Copy out the material below, replacing every occurrence of "brown baggy pants" with "brown trousers" and changing nothing else. Leave the pictures out.

* Dataset content *
################

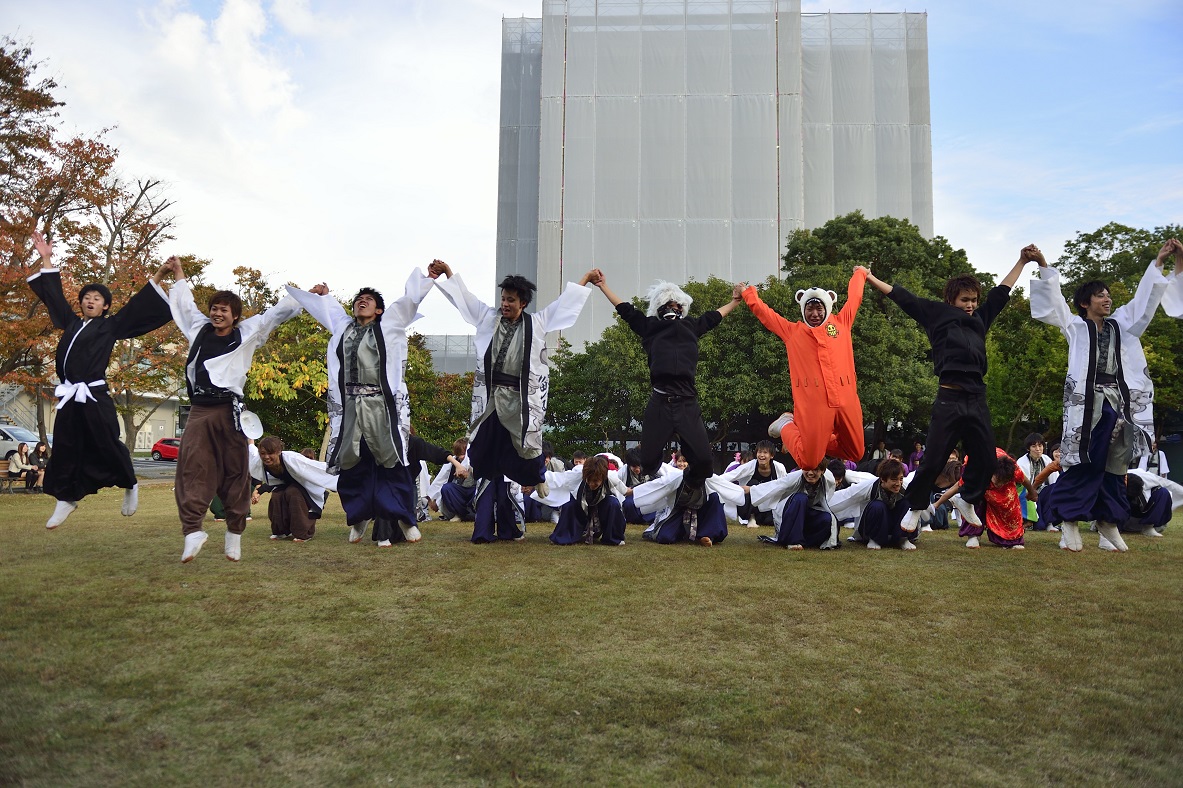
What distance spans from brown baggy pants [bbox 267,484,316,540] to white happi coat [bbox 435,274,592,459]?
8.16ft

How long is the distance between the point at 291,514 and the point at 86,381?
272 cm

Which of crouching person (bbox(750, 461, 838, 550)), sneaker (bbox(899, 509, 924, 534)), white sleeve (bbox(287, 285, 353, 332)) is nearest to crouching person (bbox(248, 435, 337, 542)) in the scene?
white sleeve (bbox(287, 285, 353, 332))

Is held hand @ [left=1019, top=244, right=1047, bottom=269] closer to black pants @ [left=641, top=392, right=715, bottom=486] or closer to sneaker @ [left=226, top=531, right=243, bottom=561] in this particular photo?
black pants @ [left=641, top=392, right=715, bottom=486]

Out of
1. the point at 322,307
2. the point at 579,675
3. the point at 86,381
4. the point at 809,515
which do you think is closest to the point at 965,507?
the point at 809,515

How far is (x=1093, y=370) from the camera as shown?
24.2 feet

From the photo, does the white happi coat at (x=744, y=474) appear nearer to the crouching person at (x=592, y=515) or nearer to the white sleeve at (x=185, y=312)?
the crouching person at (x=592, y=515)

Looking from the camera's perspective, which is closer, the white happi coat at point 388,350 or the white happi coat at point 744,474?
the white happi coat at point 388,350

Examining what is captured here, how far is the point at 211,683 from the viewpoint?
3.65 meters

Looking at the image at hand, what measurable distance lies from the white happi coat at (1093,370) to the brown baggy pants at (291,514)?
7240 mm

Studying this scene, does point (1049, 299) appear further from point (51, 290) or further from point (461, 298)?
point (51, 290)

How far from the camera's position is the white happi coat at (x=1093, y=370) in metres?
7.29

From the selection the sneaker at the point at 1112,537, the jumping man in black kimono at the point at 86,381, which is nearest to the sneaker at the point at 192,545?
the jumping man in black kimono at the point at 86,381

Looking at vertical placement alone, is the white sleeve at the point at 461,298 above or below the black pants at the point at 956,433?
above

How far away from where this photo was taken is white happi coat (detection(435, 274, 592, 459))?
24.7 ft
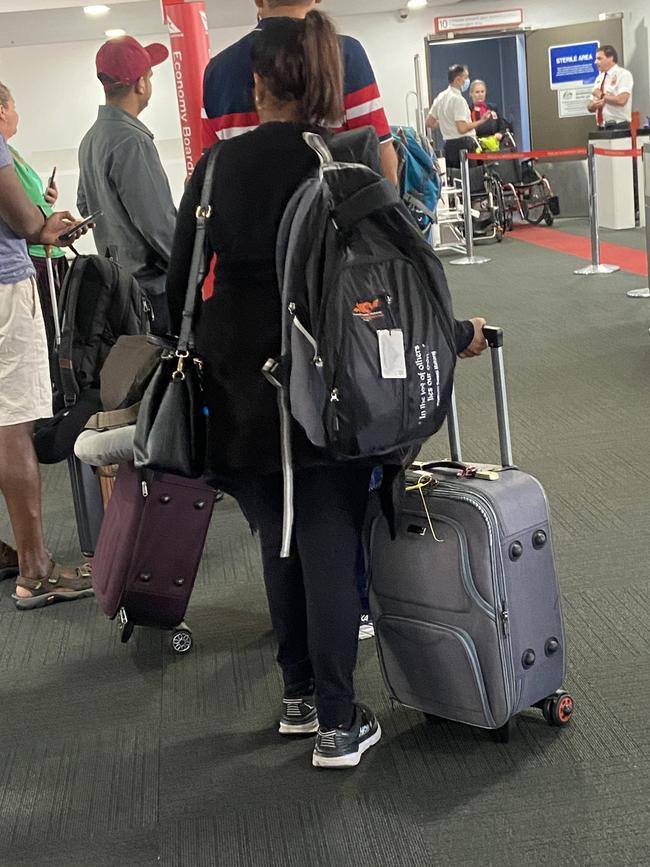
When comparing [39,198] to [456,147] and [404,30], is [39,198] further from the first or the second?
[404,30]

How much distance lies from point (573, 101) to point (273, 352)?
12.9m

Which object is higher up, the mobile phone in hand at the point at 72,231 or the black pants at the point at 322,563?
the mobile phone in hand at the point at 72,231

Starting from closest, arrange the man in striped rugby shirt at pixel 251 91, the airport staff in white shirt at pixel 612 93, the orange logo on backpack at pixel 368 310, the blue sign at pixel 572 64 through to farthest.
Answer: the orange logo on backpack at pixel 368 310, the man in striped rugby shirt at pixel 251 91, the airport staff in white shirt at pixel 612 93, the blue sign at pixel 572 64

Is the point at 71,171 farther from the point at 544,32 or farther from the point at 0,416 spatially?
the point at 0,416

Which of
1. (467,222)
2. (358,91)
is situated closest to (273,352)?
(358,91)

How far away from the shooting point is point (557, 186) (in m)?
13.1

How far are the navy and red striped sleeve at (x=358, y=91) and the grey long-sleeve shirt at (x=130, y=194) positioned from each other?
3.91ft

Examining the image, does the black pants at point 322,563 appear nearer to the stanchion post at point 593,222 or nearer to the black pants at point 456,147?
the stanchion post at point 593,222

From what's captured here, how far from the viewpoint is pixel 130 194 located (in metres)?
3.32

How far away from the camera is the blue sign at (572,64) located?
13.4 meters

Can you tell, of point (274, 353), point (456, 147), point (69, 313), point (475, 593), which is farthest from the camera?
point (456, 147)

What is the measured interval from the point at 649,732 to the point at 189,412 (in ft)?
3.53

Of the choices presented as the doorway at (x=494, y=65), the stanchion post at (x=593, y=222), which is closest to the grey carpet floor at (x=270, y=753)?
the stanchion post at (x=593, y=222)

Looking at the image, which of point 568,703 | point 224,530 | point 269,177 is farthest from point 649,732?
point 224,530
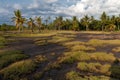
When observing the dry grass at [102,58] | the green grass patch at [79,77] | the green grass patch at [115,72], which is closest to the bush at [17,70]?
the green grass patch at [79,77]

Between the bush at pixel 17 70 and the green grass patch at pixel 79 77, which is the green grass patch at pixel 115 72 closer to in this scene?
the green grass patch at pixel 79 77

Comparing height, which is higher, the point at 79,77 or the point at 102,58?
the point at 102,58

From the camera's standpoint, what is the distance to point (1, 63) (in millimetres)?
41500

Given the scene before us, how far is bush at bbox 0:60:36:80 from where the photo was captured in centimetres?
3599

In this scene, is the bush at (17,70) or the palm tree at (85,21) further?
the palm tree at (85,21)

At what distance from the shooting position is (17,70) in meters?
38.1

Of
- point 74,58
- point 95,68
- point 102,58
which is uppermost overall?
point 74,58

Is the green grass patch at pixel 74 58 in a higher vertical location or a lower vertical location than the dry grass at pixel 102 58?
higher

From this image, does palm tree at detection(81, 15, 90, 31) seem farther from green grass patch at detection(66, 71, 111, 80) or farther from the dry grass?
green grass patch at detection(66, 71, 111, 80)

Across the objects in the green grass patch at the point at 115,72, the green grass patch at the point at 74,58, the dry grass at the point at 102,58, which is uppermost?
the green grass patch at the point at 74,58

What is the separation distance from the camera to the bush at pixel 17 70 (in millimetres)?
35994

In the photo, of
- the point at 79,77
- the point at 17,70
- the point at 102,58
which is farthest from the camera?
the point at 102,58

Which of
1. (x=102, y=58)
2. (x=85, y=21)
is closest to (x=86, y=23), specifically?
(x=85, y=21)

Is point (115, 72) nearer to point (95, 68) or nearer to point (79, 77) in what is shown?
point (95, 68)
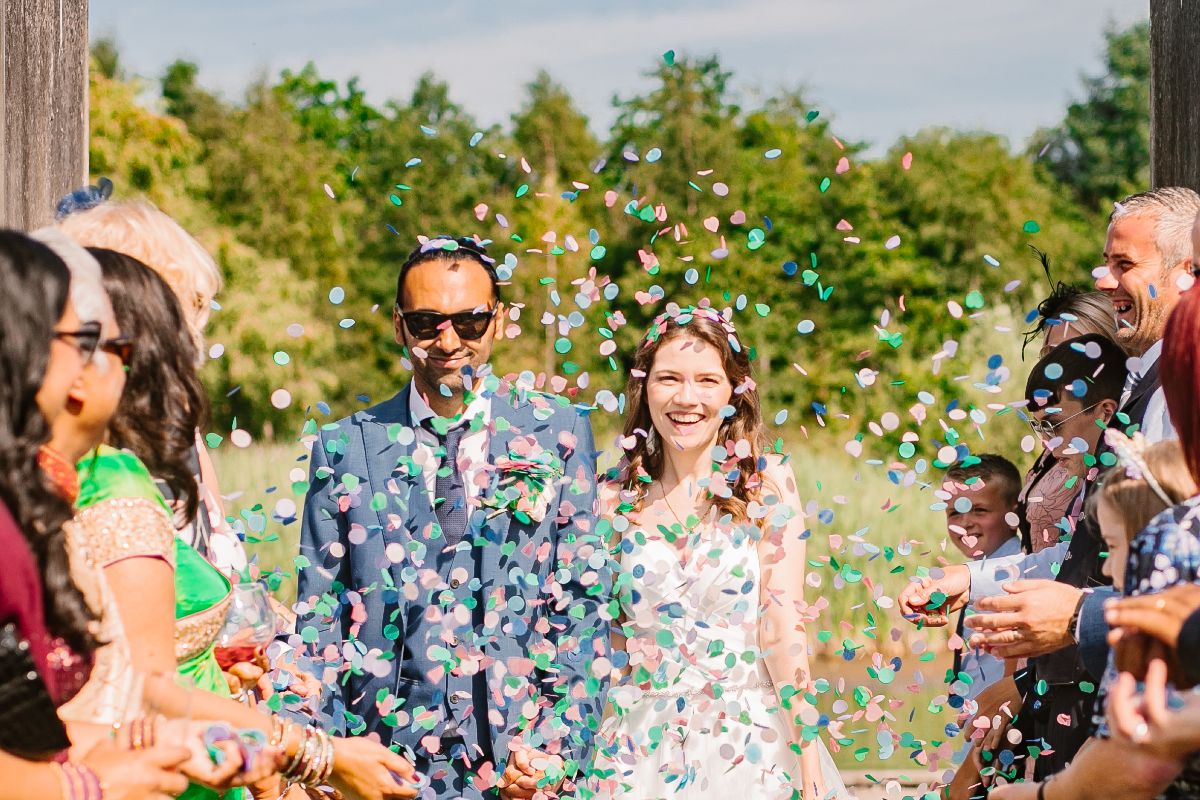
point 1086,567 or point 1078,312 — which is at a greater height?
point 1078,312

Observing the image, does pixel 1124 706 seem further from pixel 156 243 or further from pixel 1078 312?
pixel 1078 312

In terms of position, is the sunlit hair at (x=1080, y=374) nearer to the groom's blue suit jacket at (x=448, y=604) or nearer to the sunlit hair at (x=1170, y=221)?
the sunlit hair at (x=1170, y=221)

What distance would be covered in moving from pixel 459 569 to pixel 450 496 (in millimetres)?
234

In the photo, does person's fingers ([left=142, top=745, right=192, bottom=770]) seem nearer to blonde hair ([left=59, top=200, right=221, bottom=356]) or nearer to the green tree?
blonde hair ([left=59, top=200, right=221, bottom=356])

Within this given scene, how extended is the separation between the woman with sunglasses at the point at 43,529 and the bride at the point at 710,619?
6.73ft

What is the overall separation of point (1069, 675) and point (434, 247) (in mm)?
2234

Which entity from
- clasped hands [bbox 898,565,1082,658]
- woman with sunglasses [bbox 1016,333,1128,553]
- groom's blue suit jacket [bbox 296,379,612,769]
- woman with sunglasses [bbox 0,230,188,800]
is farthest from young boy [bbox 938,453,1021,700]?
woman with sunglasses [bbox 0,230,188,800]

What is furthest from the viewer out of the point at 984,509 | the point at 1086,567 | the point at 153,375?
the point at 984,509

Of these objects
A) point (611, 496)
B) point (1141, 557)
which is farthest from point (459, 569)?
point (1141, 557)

################

* Written answer *
What distance spans from brown trousers [bbox 267,484,316,540] to white happi coat [bbox 435,274,592,459]?
8.16ft

How long is the distance between the point at 291,514 and the point at 86,381?
272 cm

Which of crouching person (bbox(750, 461, 838, 550)), sneaker (bbox(899, 509, 924, 534)), white sleeve (bbox(287, 285, 353, 332)) is nearest to crouching person (bbox(248, 435, 337, 542)) in the scene?
white sleeve (bbox(287, 285, 353, 332))

Is held hand @ [left=1019, top=244, right=1047, bottom=269] closer to black pants @ [left=641, top=392, right=715, bottom=486] or closer to sneaker @ [left=226, top=531, right=243, bottom=561] in this particular photo?
black pants @ [left=641, top=392, right=715, bottom=486]

Out of
1. the point at 322,307
2. the point at 579,675
3. the point at 86,381
4. the point at 809,515
which do you think is closest to the point at 965,507?
the point at 809,515

How far is (x=1093, y=370) from the camera as shown?
24.2 feet

From the photo, does the white happi coat at (x=744, y=474) appear nearer to the crouching person at (x=592, y=515) or nearer to the white sleeve at (x=185, y=312)?
the crouching person at (x=592, y=515)

Looking from the camera's perspective, which is closer, the white happi coat at point 388,350 or the white happi coat at point 744,474?
the white happi coat at point 388,350

Examining what is captured here, how far is the point at 211,683 from the viewpoint?
3.65 meters

Looking at the image at hand, what measurable distance lies from the white happi coat at (1093,370) to the brown trousers at (291,514)?
7240 mm

Studying this scene, does point (1049, 299) appear further from point (51, 290) or further from point (461, 298)?
point (51, 290)

How far from the camera's position is the white happi coat at (x=1093, y=370) in metres?
7.29

From the selection the sneaker at the point at 1112,537, the jumping man in black kimono at the point at 86,381, which is nearest to the sneaker at the point at 192,545?
the jumping man in black kimono at the point at 86,381

Looking at vertical placement alone, is the white sleeve at the point at 461,298 above or below the black pants at the point at 956,433?
above

How far away from where this photo was taken is white happi coat (detection(435, 274, 592, 459))?
24.7 ft
When comparing [39,198] to [456,147] and [404,30], is [39,198] further from the first or the second?
[404,30]

How much distance lies from point (573, 101) to point (273, 352)?
12.9m

Which object is higher up, the mobile phone in hand at the point at 72,231 or the black pants at the point at 322,563?
the mobile phone in hand at the point at 72,231

Starting from closest, arrange the man in striped rugby shirt at pixel 251 91, the airport staff in white shirt at pixel 612 93, the orange logo on backpack at pixel 368 310, the blue sign at pixel 572 64 through to farthest.
Answer: the orange logo on backpack at pixel 368 310, the man in striped rugby shirt at pixel 251 91, the airport staff in white shirt at pixel 612 93, the blue sign at pixel 572 64

Is the point at 71,171 farther from the point at 544,32 or farther from the point at 0,416 spatially?
the point at 0,416

Which of
1. (467,222)
2. (358,91)
is situated closest to (273,352)?
(358,91)

How far away from the shooting point is point (557, 186) (in m)?
13.1

How far are the navy and red striped sleeve at (x=358, y=91) and the grey long-sleeve shirt at (x=130, y=194) positioned from each other?
3.91ft

Examining the image, does the black pants at point 322,563 appear nearer to the stanchion post at point 593,222 or nearer to the black pants at point 456,147?
the stanchion post at point 593,222

From what's captured here, how far from the viewpoint is pixel 130 194 located (in metres)?
3.32

How far away from the camera is the blue sign at (572,64) located?
13.4 meters

Can you tell, of point (274, 353), point (456, 147), point (69, 313), point (475, 593), which is farthest from the camera?
point (456, 147)

What is the measured interval from the point at 649,732 to the point at 189,412 (in ft)?
3.53

Of the choices presented as the doorway at (x=494, y=65), the stanchion post at (x=593, y=222), which is closest to the grey carpet floor at (x=270, y=753)?
the stanchion post at (x=593, y=222)

Looking at the image, which of point 568,703 | point 224,530 | point 269,177 is farthest from point 649,732?
point 224,530
When observing the dry grass at [102,58] | the green grass patch at [79,77] | the green grass patch at [115,72], which is closest to the bush at [17,70]?
the green grass patch at [79,77]

Between the bush at pixel 17 70 and the green grass patch at pixel 79 77, which is the green grass patch at pixel 115 72 closer to in this scene?
the green grass patch at pixel 79 77

Comparing height, which is higher, the point at 79,77 or the point at 102,58?
the point at 102,58

From the camera's standpoint, what is the distance to point (1, 63) (in millimetres)?
41500

Given the scene before us, how far is bush at bbox 0:60:36:80 from where the photo was captured in centimetres?
3599

In this scene, is the bush at (17,70) or the palm tree at (85,21) further?
the palm tree at (85,21)

At what distance from the shooting position is (17,70) in meters?
38.1

Of
- point 74,58
- point 95,68
- point 102,58
which is uppermost overall?
point 74,58

Is the green grass patch at pixel 74 58 in a higher vertical location or a lower vertical location than the dry grass at pixel 102 58?
higher

From this image, does palm tree at detection(81, 15, 90, 31) seem farther from green grass patch at detection(66, 71, 111, 80) or farther from the dry grass?
green grass patch at detection(66, 71, 111, 80)

Across the objects in the green grass patch at the point at 115,72, the green grass patch at the point at 74,58, the dry grass at the point at 102,58, which is uppermost?
the green grass patch at the point at 74,58

What is the separation distance from the camera to the bush at pixel 17 70 (in millimetres)?
35994

In the photo, of
- the point at 79,77
- the point at 17,70
- the point at 102,58
which is farthest from the camera?
the point at 102,58

Which of
1. (x=102, y=58)
2. (x=85, y=21)
is closest to (x=86, y=23), specifically?
(x=85, y=21)

Is point (115, 72) nearer to point (95, 68) or nearer to point (79, 77) in what is shown?
point (95, 68)
point 1086,567 or point 1078,312 — which is at a greater height?
point 1078,312

Observing the image, does pixel 1124 706 seem further from pixel 156 243 or further from pixel 1078 312?
pixel 1078 312

In terms of position, is the sunlit hair at (x=1080, y=374) nearer to the groom's blue suit jacket at (x=448, y=604) or nearer to the sunlit hair at (x=1170, y=221)?
the sunlit hair at (x=1170, y=221)

What distance would be covered in moving from pixel 459 569 to pixel 450 496 (in millimetres)?
234

In the photo, does person's fingers ([left=142, top=745, right=192, bottom=770]) seem nearer to blonde hair ([left=59, top=200, right=221, bottom=356]) or nearer to the green tree?
blonde hair ([left=59, top=200, right=221, bottom=356])

Within this given scene, how extended is the separation between the woman with sunglasses at the point at 43,529 and the bride at the point at 710,619?
6.73ft

What is the overall separation of point (1069, 675) and point (434, 247) (in mm)?
2234

Which entity from
- clasped hands [bbox 898,565,1082,658]
- woman with sunglasses [bbox 1016,333,1128,553]
- groom's blue suit jacket [bbox 296,379,612,769]
- woman with sunglasses [bbox 0,230,188,800]
is farthest from young boy [bbox 938,453,1021,700]?
woman with sunglasses [bbox 0,230,188,800]

What is furthest from the viewer out of the point at 984,509 | the point at 1086,567 | the point at 153,375?
the point at 984,509

Of these objects
A) point (611, 496)
B) point (1141, 557)
which is farthest from point (459, 569)?
point (1141, 557)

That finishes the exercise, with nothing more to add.